## THE TASK
For each line below, print it again exactly as shown.

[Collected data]
——————————
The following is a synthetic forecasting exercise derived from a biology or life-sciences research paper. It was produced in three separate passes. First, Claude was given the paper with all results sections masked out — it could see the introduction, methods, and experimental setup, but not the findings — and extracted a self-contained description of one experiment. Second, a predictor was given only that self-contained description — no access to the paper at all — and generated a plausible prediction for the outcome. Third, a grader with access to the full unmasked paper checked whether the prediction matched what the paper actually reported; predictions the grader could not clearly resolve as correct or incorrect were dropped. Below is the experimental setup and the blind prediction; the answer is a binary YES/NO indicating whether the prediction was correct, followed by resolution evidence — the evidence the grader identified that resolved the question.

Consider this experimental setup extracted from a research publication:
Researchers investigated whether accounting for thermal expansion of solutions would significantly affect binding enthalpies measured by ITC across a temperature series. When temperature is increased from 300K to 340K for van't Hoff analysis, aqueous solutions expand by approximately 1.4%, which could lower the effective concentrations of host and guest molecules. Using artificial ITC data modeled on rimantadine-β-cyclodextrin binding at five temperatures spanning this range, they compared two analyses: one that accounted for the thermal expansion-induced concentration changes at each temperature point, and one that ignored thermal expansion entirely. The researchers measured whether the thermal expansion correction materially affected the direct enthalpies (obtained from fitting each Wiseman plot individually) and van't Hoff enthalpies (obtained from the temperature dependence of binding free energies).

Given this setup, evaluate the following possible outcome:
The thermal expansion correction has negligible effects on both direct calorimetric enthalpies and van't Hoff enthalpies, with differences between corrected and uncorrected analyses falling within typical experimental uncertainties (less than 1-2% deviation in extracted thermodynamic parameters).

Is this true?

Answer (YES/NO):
——————————
## YOUR RESPONSE
The following is a synthetic forecasting exercise derived from a biology or life-sciences research paper. It was produced in three separate passes. First, Claude was given the paper with all results sections masked out — it could see the introduction, methods, and experimental setup, but not the findings — and extracted a self-contained description of one experiment. Second, a predictor was given only that self-contained description — no access to the paper at all — and generated a plausible prediction for the outcome. Third, a grader with access to the full unmasked paper checked whether the prediction matched what the paper actually reported; predictions the grader could not clearly resolve as correct or incorrect were dropped. Below is the experimental setup and the blind prediction; the answer is a binary YES/NO indicating whether the prediction was correct, followed by resolution evidence — the evidence the grader identified that resolved the question.

Consider this experimental setup extracted from a research publication:
Researchers investigated whether accounting for thermal expansion of solutions would significantly affect binding enthalpies measured by ITC across a temperature series. When temperature is increased from 300K to 340K for van't Hoff analysis, aqueous solutions expand by approximately 1.4%, which could lower the effective concentrations of host and guest molecules. Using artificial ITC data modeled on rimantadine-β-cyclodextrin binding at five temperatures spanning this range, they compared two analyses: one that accounted for the thermal expansion-induced concentration changes at each temperature point, and one that ignored thermal expansion entirely. The researchers measured whether the thermal expansion correction materially affected the direct enthalpies (obtained from fitting each Wiseman plot individually) and van't Hoff enthalpies (obtained from the temperature dependence of binding free energies).

Given this setup, evaluate the following possible outcome:
The thermal expansion correction has negligible effects on both direct calorimetric enthalpies and van't Hoff enthalpies, with differences between corrected and uncorrected analyses falling within typical experimental uncertainties (less than 1-2% deviation in extracted thermodynamic parameters).

Is this true?

Answer (YES/NO):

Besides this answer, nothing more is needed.